I shook my head at myself. Out of your league, Dana, my inner voice said. It was nice to have a hottie like him treating me like a woman instead of a girl, but I didn’t dare let myself think of it as anything other than habitual flirting on his part. I’m not ugly—how could I be with Fae blood running through my veins?—but I’m not anything special, either. Certainly not pretty enough to attract the attention of someone like Ethan. He was hot even for a Fae, and he could have his pick of women prettier, more worldly, and more sophisticated than me. I’m a big believer in not getting my hopes up.
I felt shy and vaguely silly as I took a seat on an antique straight-backed chair perpendicular to the sofa.
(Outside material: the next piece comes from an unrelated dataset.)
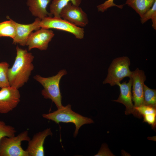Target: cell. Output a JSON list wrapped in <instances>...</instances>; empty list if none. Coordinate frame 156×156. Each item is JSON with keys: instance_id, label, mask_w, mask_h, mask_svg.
<instances>
[{"instance_id": "cell-1", "label": "cell", "mask_w": 156, "mask_h": 156, "mask_svg": "<svg viewBox=\"0 0 156 156\" xmlns=\"http://www.w3.org/2000/svg\"><path fill=\"white\" fill-rule=\"evenodd\" d=\"M16 49L15 60L12 67L9 68L8 76L10 86L18 89L27 82L34 69V57L26 49L18 46Z\"/></svg>"}, {"instance_id": "cell-2", "label": "cell", "mask_w": 156, "mask_h": 156, "mask_svg": "<svg viewBox=\"0 0 156 156\" xmlns=\"http://www.w3.org/2000/svg\"><path fill=\"white\" fill-rule=\"evenodd\" d=\"M42 116L44 118L53 121L57 124L61 122L74 124L75 127L74 137L76 136L79 129L82 126L94 122L91 118L83 116L73 111L70 104L63 106L52 112L43 114Z\"/></svg>"}, {"instance_id": "cell-3", "label": "cell", "mask_w": 156, "mask_h": 156, "mask_svg": "<svg viewBox=\"0 0 156 156\" xmlns=\"http://www.w3.org/2000/svg\"><path fill=\"white\" fill-rule=\"evenodd\" d=\"M65 69L60 71L56 75L48 77H44L37 75L34 79L43 86L41 94L46 99H49L53 102L58 109L63 106L62 103V96L60 91V83L63 76L67 74Z\"/></svg>"}, {"instance_id": "cell-4", "label": "cell", "mask_w": 156, "mask_h": 156, "mask_svg": "<svg viewBox=\"0 0 156 156\" xmlns=\"http://www.w3.org/2000/svg\"><path fill=\"white\" fill-rule=\"evenodd\" d=\"M130 59L127 56L117 57L112 61L108 69L107 76L103 82L113 86L120 82L125 77H131L132 71L129 68Z\"/></svg>"}, {"instance_id": "cell-5", "label": "cell", "mask_w": 156, "mask_h": 156, "mask_svg": "<svg viewBox=\"0 0 156 156\" xmlns=\"http://www.w3.org/2000/svg\"><path fill=\"white\" fill-rule=\"evenodd\" d=\"M30 138L28 131L21 132L16 136L4 137L0 141V156H29L21 146V142L28 141Z\"/></svg>"}, {"instance_id": "cell-6", "label": "cell", "mask_w": 156, "mask_h": 156, "mask_svg": "<svg viewBox=\"0 0 156 156\" xmlns=\"http://www.w3.org/2000/svg\"><path fill=\"white\" fill-rule=\"evenodd\" d=\"M39 25L41 28L53 29L70 33L78 39H83L84 36L83 28L60 17H46L41 20Z\"/></svg>"}, {"instance_id": "cell-7", "label": "cell", "mask_w": 156, "mask_h": 156, "mask_svg": "<svg viewBox=\"0 0 156 156\" xmlns=\"http://www.w3.org/2000/svg\"><path fill=\"white\" fill-rule=\"evenodd\" d=\"M18 89L11 86L0 90V113L6 114L16 108L20 101Z\"/></svg>"}, {"instance_id": "cell-8", "label": "cell", "mask_w": 156, "mask_h": 156, "mask_svg": "<svg viewBox=\"0 0 156 156\" xmlns=\"http://www.w3.org/2000/svg\"><path fill=\"white\" fill-rule=\"evenodd\" d=\"M60 18L81 27H85L89 22L88 16L82 9L69 2L61 10Z\"/></svg>"}, {"instance_id": "cell-9", "label": "cell", "mask_w": 156, "mask_h": 156, "mask_svg": "<svg viewBox=\"0 0 156 156\" xmlns=\"http://www.w3.org/2000/svg\"><path fill=\"white\" fill-rule=\"evenodd\" d=\"M54 35L52 30L43 28L32 32L28 37L26 44L28 46V50L34 48L40 50H46Z\"/></svg>"}, {"instance_id": "cell-10", "label": "cell", "mask_w": 156, "mask_h": 156, "mask_svg": "<svg viewBox=\"0 0 156 156\" xmlns=\"http://www.w3.org/2000/svg\"><path fill=\"white\" fill-rule=\"evenodd\" d=\"M131 77L132 79V100L134 107H137L144 105V86L146 76L143 71L137 68L132 71Z\"/></svg>"}, {"instance_id": "cell-11", "label": "cell", "mask_w": 156, "mask_h": 156, "mask_svg": "<svg viewBox=\"0 0 156 156\" xmlns=\"http://www.w3.org/2000/svg\"><path fill=\"white\" fill-rule=\"evenodd\" d=\"M120 88V94L118 99L114 100V101L119 103L123 104L126 107L125 113L128 115L132 114L134 116L140 117L134 108V105L133 103L131 92L132 79L129 78L128 82L126 81L121 83H118L117 85Z\"/></svg>"}, {"instance_id": "cell-12", "label": "cell", "mask_w": 156, "mask_h": 156, "mask_svg": "<svg viewBox=\"0 0 156 156\" xmlns=\"http://www.w3.org/2000/svg\"><path fill=\"white\" fill-rule=\"evenodd\" d=\"M53 133L50 128L35 134L31 139L28 141L26 149L29 156H44V144L46 138Z\"/></svg>"}, {"instance_id": "cell-13", "label": "cell", "mask_w": 156, "mask_h": 156, "mask_svg": "<svg viewBox=\"0 0 156 156\" xmlns=\"http://www.w3.org/2000/svg\"><path fill=\"white\" fill-rule=\"evenodd\" d=\"M41 19L37 18L33 23L28 24L19 23L14 21L16 33L13 39V44H18L21 46L26 45L28 37L32 31L37 30L41 28L39 24Z\"/></svg>"}, {"instance_id": "cell-14", "label": "cell", "mask_w": 156, "mask_h": 156, "mask_svg": "<svg viewBox=\"0 0 156 156\" xmlns=\"http://www.w3.org/2000/svg\"><path fill=\"white\" fill-rule=\"evenodd\" d=\"M51 1V0H27V4L32 15L41 20L48 16H51L47 10Z\"/></svg>"}, {"instance_id": "cell-15", "label": "cell", "mask_w": 156, "mask_h": 156, "mask_svg": "<svg viewBox=\"0 0 156 156\" xmlns=\"http://www.w3.org/2000/svg\"><path fill=\"white\" fill-rule=\"evenodd\" d=\"M155 0H127L125 4L131 7L141 18L153 5Z\"/></svg>"}, {"instance_id": "cell-16", "label": "cell", "mask_w": 156, "mask_h": 156, "mask_svg": "<svg viewBox=\"0 0 156 156\" xmlns=\"http://www.w3.org/2000/svg\"><path fill=\"white\" fill-rule=\"evenodd\" d=\"M82 0H53L50 5V14L51 16L60 17V13L62 9L69 2L79 6Z\"/></svg>"}, {"instance_id": "cell-17", "label": "cell", "mask_w": 156, "mask_h": 156, "mask_svg": "<svg viewBox=\"0 0 156 156\" xmlns=\"http://www.w3.org/2000/svg\"><path fill=\"white\" fill-rule=\"evenodd\" d=\"M9 20L0 23V37H9L13 39L16 33L14 21L8 18Z\"/></svg>"}, {"instance_id": "cell-18", "label": "cell", "mask_w": 156, "mask_h": 156, "mask_svg": "<svg viewBox=\"0 0 156 156\" xmlns=\"http://www.w3.org/2000/svg\"><path fill=\"white\" fill-rule=\"evenodd\" d=\"M144 105L155 107L156 106V90L149 88L145 84L144 86Z\"/></svg>"}, {"instance_id": "cell-19", "label": "cell", "mask_w": 156, "mask_h": 156, "mask_svg": "<svg viewBox=\"0 0 156 156\" xmlns=\"http://www.w3.org/2000/svg\"><path fill=\"white\" fill-rule=\"evenodd\" d=\"M9 65L6 62H0V88L10 86L8 73Z\"/></svg>"}, {"instance_id": "cell-20", "label": "cell", "mask_w": 156, "mask_h": 156, "mask_svg": "<svg viewBox=\"0 0 156 156\" xmlns=\"http://www.w3.org/2000/svg\"><path fill=\"white\" fill-rule=\"evenodd\" d=\"M152 21V26L155 29H156V0L148 10L146 11L140 18L141 22L142 24L146 23L150 19Z\"/></svg>"}, {"instance_id": "cell-21", "label": "cell", "mask_w": 156, "mask_h": 156, "mask_svg": "<svg viewBox=\"0 0 156 156\" xmlns=\"http://www.w3.org/2000/svg\"><path fill=\"white\" fill-rule=\"evenodd\" d=\"M16 131L14 127L6 125L4 122L0 120V141L3 137L14 136Z\"/></svg>"}, {"instance_id": "cell-22", "label": "cell", "mask_w": 156, "mask_h": 156, "mask_svg": "<svg viewBox=\"0 0 156 156\" xmlns=\"http://www.w3.org/2000/svg\"><path fill=\"white\" fill-rule=\"evenodd\" d=\"M134 108L140 116H143L148 114L156 113V107L151 106L143 105L138 107H135Z\"/></svg>"}, {"instance_id": "cell-23", "label": "cell", "mask_w": 156, "mask_h": 156, "mask_svg": "<svg viewBox=\"0 0 156 156\" xmlns=\"http://www.w3.org/2000/svg\"><path fill=\"white\" fill-rule=\"evenodd\" d=\"M114 0H107L103 3L97 6L98 11L104 12L109 8L113 7L116 6L119 8H122L124 5H117L114 2Z\"/></svg>"}, {"instance_id": "cell-24", "label": "cell", "mask_w": 156, "mask_h": 156, "mask_svg": "<svg viewBox=\"0 0 156 156\" xmlns=\"http://www.w3.org/2000/svg\"><path fill=\"white\" fill-rule=\"evenodd\" d=\"M143 116L144 122L151 125L153 128L155 127L156 121V113L146 114Z\"/></svg>"}, {"instance_id": "cell-25", "label": "cell", "mask_w": 156, "mask_h": 156, "mask_svg": "<svg viewBox=\"0 0 156 156\" xmlns=\"http://www.w3.org/2000/svg\"><path fill=\"white\" fill-rule=\"evenodd\" d=\"M113 156L107 146L105 144L102 145L99 152L96 156Z\"/></svg>"}]
</instances>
I picked up the cup of tea Kimber had put in front of the chair—beside her, not Ethan, of course—even though I didn’t really feel in the mood for tea. Especially not when I saw the little specks peppering the bottom of the cup. Apparently, they didn’t use tea bags in Avalon. Sigh.
I raised the cup to my lips and took a halfhearted sip. Then I lowered the cup back into the saucer and found myself staring at the tea leaves, wondering what a gypsy would read in them. I had a feeling it would be nothing good.
“So are you guys going to tell me what’s going on now?” I asked, still looking at the tea. Almost like if I didn’t look at the Fae, they wouldn’t speak to me and tell me what my shifting vision had meant to them.
“You’re a very special girl, Dana Stuart,” Ethan said.
Against my will, I found myself looking up at him, getting trapped by his gaze. I may be naive, but I’d seen enough movies and TV to recognize the R-rated look in those striking teal eyes of his. My throat tightened, and I wasn’t sure whether I felt hot or cold. It took all I had not to squirm.
“My name’s Hathaway,” I said weakly. My parents had never married, and I’d carried my mom’s name my entire life. I didn’t feel inclined to change that now.